Dengan kata lain, koalisi untuk menghancurkan ISIS tidak sekuat koalisi terhadap al Khauti. Karena itu bisa dikatakan koalisi terhadap ISIS adalah koalisi setengah hati. Hal ini boleh jadi karena yang berkuasa di pemerintahan Irak dan Suriah adalah Syiah. Karena itu bila ISIS dihancurkan pada akhirnya pengaruh poros Iran-Irak-Suriah akan lebih kuat. Kondisi inilah yang tampaknya tidak diinginkan oleh Arab Saudi dan negara-negara Teluk lainnya. Bagi mereka pengaruh Syiah Iran dianggap lebih bahaya daripada Zionis Israel. Karena itu, ISIS dan organisasi-organisasi radikal lainnya diperkirakan belum akan habis. Mereka akan lama matinya.
Kedua, yang diuntungkan dari kondisi Timur Tengah sekarang ini adalah Zionis Israel. Benjamin Netanahu yang baru terpilih kembali sebagai Perdana Menteri Israel bisa dengan tenang dan nyaman menyeruput kopi paginya sambil mengikuti perkembangan berita. Ia tidak perlu berpikir keras membuat strategi mematikan menghadapi para pejuang Palestina yang didukung negara-negara Arab dan Islam. Ia bisa tersenyum menyaksikan para musuhnya bertikai di antara mereka sendiri. Ia merasa negaranya kini semakin jaya tanpa melalui perang.

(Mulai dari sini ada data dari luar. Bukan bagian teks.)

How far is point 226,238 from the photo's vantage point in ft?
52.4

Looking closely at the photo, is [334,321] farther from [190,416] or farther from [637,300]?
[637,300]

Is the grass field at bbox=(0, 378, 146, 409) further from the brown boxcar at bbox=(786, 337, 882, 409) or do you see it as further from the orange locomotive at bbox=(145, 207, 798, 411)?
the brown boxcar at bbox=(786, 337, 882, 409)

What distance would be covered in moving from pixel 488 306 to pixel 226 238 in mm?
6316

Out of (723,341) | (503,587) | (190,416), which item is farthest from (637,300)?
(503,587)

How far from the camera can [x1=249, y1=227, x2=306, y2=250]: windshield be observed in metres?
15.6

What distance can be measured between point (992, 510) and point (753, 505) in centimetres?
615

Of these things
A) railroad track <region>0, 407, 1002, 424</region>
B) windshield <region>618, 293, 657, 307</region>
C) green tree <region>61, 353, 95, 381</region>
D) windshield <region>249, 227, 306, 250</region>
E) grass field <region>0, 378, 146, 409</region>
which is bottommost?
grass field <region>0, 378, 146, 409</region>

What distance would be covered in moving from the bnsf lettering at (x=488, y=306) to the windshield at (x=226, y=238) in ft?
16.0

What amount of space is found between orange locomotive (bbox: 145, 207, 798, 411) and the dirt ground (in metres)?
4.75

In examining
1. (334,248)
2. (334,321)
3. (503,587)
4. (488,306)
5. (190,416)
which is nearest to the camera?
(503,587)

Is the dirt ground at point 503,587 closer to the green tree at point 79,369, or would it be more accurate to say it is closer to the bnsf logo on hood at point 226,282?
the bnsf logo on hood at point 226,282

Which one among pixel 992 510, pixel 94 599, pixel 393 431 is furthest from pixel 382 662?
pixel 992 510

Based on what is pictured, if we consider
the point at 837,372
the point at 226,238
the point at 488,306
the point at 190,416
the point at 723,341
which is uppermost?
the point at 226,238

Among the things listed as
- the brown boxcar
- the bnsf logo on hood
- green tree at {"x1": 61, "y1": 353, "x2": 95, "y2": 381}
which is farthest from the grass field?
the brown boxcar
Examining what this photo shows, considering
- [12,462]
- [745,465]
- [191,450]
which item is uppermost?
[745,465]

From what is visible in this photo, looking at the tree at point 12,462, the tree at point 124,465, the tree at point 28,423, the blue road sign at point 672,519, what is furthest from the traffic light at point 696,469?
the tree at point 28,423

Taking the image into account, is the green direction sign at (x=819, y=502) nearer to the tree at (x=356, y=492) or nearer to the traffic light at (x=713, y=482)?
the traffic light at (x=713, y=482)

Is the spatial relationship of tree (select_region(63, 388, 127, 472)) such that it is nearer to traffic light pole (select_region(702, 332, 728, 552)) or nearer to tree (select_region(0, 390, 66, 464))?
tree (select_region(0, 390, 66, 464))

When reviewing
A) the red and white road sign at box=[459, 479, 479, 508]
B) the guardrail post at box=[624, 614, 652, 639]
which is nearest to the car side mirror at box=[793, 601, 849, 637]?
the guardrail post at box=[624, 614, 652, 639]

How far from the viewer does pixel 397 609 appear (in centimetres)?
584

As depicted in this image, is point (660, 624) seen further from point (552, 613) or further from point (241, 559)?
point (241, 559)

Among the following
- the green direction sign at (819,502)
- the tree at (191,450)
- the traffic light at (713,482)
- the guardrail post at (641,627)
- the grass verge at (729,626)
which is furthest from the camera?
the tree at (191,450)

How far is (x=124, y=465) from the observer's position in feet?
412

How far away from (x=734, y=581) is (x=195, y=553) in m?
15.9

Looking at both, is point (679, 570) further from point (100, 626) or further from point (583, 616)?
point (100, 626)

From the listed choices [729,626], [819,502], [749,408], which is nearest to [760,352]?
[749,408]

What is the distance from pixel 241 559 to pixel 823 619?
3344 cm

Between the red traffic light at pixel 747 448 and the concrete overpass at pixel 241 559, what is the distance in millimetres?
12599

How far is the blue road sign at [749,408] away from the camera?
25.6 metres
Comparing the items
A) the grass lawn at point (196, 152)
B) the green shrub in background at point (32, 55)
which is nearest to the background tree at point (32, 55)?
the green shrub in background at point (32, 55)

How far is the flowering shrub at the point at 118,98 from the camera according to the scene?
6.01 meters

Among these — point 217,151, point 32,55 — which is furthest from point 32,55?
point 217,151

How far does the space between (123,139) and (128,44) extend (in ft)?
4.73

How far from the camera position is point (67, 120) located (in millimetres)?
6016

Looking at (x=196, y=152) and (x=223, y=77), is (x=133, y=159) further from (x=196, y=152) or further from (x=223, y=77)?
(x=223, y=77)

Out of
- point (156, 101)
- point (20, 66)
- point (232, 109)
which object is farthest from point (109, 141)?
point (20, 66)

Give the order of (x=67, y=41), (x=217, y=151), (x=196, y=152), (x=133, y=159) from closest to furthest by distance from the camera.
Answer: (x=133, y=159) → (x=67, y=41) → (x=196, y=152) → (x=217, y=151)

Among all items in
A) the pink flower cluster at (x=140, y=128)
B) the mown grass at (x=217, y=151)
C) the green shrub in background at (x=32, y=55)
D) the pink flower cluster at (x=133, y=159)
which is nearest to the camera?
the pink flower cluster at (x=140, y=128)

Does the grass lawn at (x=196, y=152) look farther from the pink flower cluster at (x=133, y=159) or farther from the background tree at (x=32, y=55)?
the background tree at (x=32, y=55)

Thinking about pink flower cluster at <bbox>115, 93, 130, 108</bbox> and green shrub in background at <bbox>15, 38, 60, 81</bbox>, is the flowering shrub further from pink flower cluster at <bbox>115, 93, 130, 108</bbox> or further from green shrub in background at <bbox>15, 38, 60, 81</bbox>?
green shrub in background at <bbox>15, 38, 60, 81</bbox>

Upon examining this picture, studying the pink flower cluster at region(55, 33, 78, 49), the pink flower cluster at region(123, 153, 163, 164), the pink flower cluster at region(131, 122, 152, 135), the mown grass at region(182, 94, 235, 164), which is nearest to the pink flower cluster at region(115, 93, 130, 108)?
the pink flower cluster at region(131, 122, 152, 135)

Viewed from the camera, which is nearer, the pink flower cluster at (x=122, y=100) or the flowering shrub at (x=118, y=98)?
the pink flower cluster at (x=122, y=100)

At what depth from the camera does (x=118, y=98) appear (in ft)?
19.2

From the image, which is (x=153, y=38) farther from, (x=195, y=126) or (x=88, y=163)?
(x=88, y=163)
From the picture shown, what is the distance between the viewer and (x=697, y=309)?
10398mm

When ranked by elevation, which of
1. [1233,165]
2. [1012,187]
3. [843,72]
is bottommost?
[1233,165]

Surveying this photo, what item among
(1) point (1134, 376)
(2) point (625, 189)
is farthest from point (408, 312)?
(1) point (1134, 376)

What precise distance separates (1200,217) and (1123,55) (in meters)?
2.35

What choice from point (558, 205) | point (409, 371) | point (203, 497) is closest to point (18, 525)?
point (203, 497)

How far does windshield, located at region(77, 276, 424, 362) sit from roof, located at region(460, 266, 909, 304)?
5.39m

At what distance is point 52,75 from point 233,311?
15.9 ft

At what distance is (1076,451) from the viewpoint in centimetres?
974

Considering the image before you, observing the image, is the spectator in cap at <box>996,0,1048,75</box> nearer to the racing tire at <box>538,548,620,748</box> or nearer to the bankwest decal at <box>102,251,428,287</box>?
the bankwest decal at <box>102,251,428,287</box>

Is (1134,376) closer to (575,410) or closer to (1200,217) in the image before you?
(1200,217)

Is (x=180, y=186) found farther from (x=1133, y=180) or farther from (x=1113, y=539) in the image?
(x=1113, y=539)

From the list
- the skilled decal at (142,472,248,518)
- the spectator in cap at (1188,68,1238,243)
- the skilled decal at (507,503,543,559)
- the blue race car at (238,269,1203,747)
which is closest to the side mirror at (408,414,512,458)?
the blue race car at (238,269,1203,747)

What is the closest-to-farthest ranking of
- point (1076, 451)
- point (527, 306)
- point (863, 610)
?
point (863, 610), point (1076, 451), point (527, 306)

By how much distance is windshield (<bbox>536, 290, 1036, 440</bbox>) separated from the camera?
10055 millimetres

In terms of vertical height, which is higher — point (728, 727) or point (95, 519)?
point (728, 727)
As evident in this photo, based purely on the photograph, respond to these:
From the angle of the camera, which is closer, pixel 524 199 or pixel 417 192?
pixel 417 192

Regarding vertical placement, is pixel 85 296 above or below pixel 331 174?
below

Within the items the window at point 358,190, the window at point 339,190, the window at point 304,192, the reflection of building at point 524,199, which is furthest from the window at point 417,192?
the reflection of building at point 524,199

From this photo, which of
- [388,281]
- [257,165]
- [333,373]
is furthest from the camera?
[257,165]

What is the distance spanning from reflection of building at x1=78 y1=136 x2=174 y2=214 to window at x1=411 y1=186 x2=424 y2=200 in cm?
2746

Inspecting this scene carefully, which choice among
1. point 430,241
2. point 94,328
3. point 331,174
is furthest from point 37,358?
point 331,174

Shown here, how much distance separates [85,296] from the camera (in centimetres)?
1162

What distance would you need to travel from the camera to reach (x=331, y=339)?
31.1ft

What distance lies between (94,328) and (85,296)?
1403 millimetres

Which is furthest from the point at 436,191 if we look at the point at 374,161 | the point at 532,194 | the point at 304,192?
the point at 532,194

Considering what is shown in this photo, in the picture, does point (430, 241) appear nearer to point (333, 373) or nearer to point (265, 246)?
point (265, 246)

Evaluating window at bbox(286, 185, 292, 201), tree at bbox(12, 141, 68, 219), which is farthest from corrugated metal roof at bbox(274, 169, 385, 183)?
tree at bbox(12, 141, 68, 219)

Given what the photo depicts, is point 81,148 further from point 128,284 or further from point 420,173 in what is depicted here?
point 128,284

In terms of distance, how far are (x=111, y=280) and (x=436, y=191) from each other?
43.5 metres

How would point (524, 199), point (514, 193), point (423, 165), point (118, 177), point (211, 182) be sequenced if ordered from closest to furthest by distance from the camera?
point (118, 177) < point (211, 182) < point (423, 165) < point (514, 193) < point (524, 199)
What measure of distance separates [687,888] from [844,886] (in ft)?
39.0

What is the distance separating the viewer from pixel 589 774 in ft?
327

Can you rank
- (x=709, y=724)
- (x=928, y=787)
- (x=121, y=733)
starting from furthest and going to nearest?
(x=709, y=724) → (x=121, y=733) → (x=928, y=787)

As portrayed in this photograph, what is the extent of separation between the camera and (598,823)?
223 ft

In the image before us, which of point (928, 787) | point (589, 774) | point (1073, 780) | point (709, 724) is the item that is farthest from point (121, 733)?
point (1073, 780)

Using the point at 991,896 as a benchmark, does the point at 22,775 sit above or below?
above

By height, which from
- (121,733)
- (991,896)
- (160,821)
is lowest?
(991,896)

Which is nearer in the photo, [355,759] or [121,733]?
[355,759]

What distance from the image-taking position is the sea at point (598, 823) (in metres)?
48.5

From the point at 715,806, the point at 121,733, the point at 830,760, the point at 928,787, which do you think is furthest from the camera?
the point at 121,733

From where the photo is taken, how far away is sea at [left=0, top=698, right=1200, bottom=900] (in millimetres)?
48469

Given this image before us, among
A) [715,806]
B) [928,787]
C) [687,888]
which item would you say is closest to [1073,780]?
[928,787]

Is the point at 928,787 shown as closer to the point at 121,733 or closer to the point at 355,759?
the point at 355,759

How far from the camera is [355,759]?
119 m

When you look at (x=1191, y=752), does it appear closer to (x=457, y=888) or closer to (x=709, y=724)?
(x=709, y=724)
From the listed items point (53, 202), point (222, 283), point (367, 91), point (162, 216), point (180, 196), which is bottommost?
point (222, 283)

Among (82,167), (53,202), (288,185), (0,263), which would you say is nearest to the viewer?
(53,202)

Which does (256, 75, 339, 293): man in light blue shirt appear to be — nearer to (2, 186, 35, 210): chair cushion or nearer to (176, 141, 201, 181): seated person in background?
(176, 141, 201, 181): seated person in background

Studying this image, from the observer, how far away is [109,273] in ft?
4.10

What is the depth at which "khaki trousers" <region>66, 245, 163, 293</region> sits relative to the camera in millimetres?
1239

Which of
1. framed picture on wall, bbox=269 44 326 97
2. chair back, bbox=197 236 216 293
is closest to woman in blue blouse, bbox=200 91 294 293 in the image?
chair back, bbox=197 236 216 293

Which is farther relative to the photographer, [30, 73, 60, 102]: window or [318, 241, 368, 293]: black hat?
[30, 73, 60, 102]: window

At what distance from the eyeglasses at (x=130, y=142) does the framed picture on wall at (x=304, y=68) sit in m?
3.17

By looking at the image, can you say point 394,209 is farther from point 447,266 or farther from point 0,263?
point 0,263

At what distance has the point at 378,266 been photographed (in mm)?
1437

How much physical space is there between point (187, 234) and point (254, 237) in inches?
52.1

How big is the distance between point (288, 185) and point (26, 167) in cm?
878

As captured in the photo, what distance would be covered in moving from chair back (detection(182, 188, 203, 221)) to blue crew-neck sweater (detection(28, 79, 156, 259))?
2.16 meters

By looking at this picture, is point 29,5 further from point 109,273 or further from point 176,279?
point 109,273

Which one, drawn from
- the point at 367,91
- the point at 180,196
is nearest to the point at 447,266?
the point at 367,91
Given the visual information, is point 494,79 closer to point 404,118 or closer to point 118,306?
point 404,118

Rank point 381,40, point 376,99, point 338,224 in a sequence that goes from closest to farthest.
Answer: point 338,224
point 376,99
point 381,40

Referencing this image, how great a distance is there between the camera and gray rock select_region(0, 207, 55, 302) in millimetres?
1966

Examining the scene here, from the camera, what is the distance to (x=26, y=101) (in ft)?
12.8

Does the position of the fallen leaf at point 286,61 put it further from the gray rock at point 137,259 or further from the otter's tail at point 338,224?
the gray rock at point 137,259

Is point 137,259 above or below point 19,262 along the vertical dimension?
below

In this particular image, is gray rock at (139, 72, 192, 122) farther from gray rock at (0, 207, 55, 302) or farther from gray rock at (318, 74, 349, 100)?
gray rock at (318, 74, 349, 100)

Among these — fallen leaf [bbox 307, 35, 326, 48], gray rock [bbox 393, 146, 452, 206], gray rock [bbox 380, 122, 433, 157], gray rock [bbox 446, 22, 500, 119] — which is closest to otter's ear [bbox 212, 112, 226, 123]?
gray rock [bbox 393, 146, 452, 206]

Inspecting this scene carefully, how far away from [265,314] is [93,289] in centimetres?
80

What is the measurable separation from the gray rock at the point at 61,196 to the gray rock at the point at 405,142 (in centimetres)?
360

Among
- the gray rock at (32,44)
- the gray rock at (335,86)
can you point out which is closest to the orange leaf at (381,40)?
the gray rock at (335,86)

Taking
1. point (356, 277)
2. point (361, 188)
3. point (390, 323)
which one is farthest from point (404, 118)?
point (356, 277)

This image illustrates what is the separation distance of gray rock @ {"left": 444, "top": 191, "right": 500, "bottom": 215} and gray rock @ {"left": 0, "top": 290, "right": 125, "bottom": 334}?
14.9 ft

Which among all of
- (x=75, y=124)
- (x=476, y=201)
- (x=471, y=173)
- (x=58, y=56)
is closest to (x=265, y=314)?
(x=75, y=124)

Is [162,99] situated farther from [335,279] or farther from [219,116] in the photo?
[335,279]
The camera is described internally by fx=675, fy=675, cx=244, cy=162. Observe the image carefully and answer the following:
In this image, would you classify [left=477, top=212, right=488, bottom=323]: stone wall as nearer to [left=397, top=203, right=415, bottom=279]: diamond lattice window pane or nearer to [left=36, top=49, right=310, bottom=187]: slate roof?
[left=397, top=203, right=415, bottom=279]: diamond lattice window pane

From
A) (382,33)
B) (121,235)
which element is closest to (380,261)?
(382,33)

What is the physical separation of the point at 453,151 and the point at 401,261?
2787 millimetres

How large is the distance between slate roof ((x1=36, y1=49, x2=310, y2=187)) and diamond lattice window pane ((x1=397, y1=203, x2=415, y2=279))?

Karena itu bisa dipahami kalau dalam beberapa tahun ini para pemimpin Israel ogah diajak berdiri sama tinggi dan duduk sama rendah dengan para pemimpin Palestina ketika duduk dalam meja perundingan. Mereka menolak pembekuan pembangunan pemukiman Yahudi, melepaskan tahanan politik Palestina, dan, apalagi, menarik militernya dari batas-batas sebelum Perang 1967, bila semua itu dijadikan syarat dimulainya perundingan dengan Palestina. Perang 1967 adalah perang yang dimenangkan Israel dengan mencaplok sebagian besar wilayah Palestina.
Itulah sebabnya perundingan damai selama setahun yang difasilitasi oleh AS lewat Menlunya, John Kerry, gagal total. Dengan terpilihnya kembali sebagai PM, Netanyahu dan pemimpin Israel lainnya bisa jadi akan semakin keras kepala.
Perkembangan Timur Tengah seperti itu tentu akan berabe jadinya. Bukan hanya merugikan perjuangan bangsa Palestina, namun juga mengancam perdamaian dunia.